JOB:
Write out every line of the records below as a numbered list, omitting blank lines and the pictures.

GIVEN ENTRIES:

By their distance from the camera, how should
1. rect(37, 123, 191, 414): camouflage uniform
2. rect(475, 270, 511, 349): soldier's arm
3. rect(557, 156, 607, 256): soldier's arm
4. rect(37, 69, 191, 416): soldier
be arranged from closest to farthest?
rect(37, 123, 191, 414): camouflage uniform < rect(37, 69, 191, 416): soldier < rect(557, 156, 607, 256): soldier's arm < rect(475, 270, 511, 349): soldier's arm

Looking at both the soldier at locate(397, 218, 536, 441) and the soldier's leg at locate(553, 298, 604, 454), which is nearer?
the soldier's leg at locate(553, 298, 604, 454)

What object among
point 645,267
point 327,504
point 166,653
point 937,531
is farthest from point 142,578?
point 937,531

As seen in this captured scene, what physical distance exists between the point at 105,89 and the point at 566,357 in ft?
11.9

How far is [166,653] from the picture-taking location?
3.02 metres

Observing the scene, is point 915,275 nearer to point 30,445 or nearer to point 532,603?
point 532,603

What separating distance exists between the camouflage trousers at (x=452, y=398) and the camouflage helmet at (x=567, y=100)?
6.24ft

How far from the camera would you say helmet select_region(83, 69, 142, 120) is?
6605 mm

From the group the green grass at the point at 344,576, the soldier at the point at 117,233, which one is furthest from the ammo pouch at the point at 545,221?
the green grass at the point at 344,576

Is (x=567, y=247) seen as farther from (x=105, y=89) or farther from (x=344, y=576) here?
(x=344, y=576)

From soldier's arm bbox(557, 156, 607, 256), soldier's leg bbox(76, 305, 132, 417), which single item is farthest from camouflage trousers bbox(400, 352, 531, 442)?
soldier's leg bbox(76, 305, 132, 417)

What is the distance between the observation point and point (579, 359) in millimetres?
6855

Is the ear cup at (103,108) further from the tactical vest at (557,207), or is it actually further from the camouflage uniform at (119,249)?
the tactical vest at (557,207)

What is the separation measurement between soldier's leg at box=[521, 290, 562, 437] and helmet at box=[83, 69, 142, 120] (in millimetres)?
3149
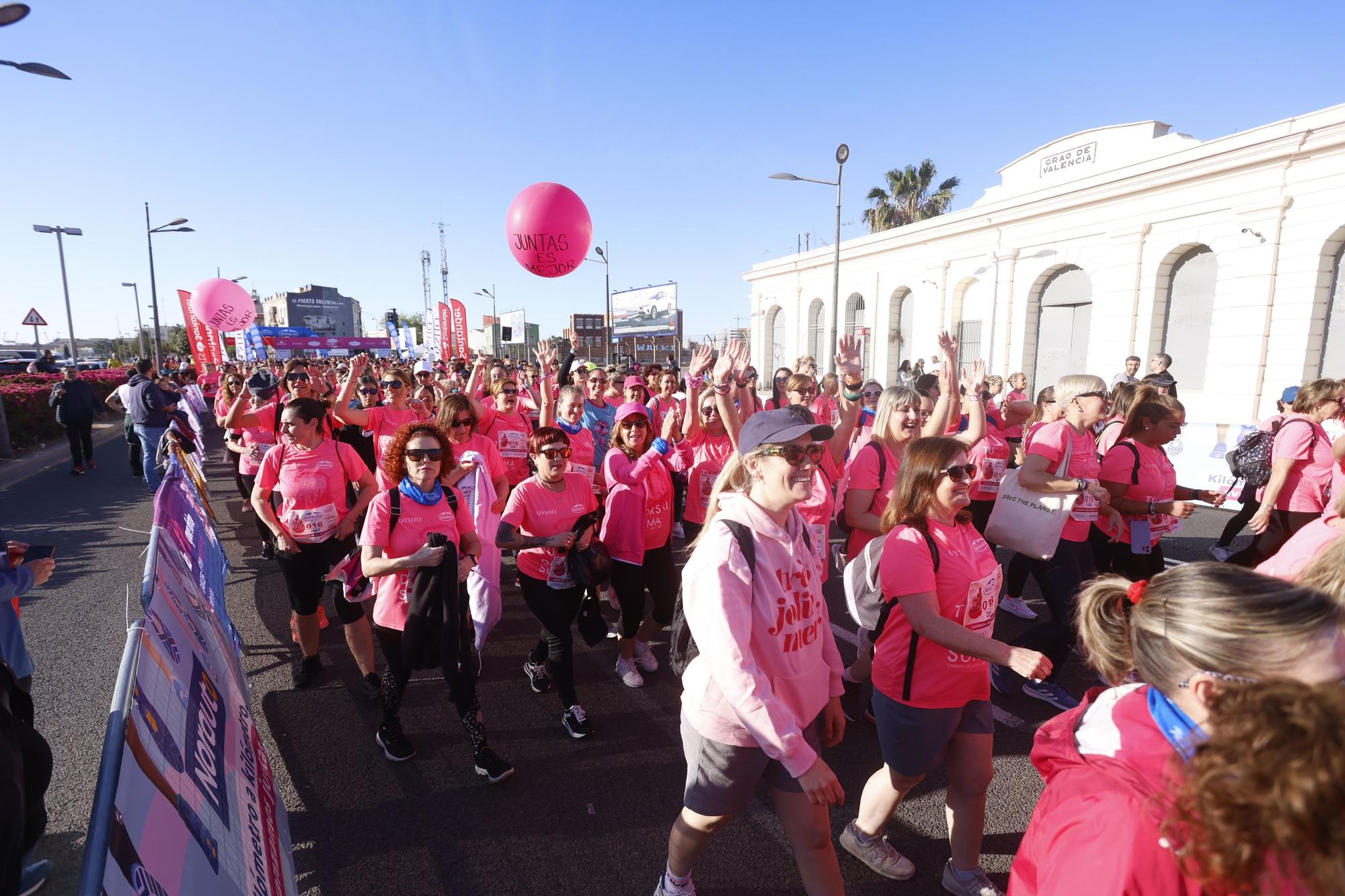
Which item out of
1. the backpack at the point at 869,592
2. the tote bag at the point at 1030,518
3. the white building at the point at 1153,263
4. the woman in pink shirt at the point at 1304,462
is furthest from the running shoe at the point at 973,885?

RESULT OF THE TASK:
1. By their distance from the camera, how should
2. 1. rect(37, 123, 191, 414): camouflage uniform
3. 2. rect(475, 270, 511, 349): soldier's arm
4. 3. rect(557, 156, 607, 256): soldier's arm
5. 4. rect(37, 69, 191, 416): soldier
6. be arranged from closest to farthest?
7. rect(37, 123, 191, 414): camouflage uniform < rect(37, 69, 191, 416): soldier < rect(557, 156, 607, 256): soldier's arm < rect(475, 270, 511, 349): soldier's arm
8. Looking at both the soldier at locate(397, 218, 536, 441) and the soldier's leg at locate(553, 298, 604, 454), which is nearer?
9. the soldier's leg at locate(553, 298, 604, 454)
10. What object among
11. point 645,267
12. point 327,504
13. point 166,653
14. point 937,531
15. is farthest from point 142,578?
16. point 937,531
17. As seen in this captured scene, what physical distance exists between the point at 105,89 and the point at 566,357 in ft?
18. 11.9
19. How far is [166,653] from the picture-taking location?
20. 3.02 metres
21. Observing the scene, is point 915,275 nearer to point 30,445 or nearer to point 532,603?
22. point 532,603
23. What separating distance exists between the camouflage trousers at (x=452, y=398) and the camouflage helmet at (x=567, y=100)?
24. 6.24ft
25. How far from the camera would you say helmet select_region(83, 69, 142, 120) is?
26. 6605 mm
27. From the group the green grass at the point at 344,576, the soldier at the point at 117,233, which one is furthest from the ammo pouch at the point at 545,221?
28. the green grass at the point at 344,576
29. Is (x=567, y=247) seen as farther from (x=105, y=89) or farther from (x=344, y=576) here?
30. (x=344, y=576)
31. From soldier's arm bbox(557, 156, 607, 256), soldier's leg bbox(76, 305, 132, 417), which single item is farthest from camouflage trousers bbox(400, 352, 531, 442)?
32. soldier's leg bbox(76, 305, 132, 417)
33. What is the distance between the observation point and point (579, 359) in millimetres?
34. 6855
35. Is the ear cup at (103,108) further from the tactical vest at (557,207), or is it actually further from the camouflage uniform at (119,249)?
36. the tactical vest at (557,207)
37. What is the separation measurement between soldier's leg at box=[521, 290, 562, 437] and helmet at box=[83, 69, 142, 120] (in millimetres)?
38. 3149
39. Which item out of
40. 1. the backpack at the point at 869,592
41. 2. the tote bag at the point at 1030,518
42. 3. the white building at the point at 1153,263
43. 4. the woman in pink shirt at the point at 1304,462
44. is furthest from the running shoe at the point at 973,885?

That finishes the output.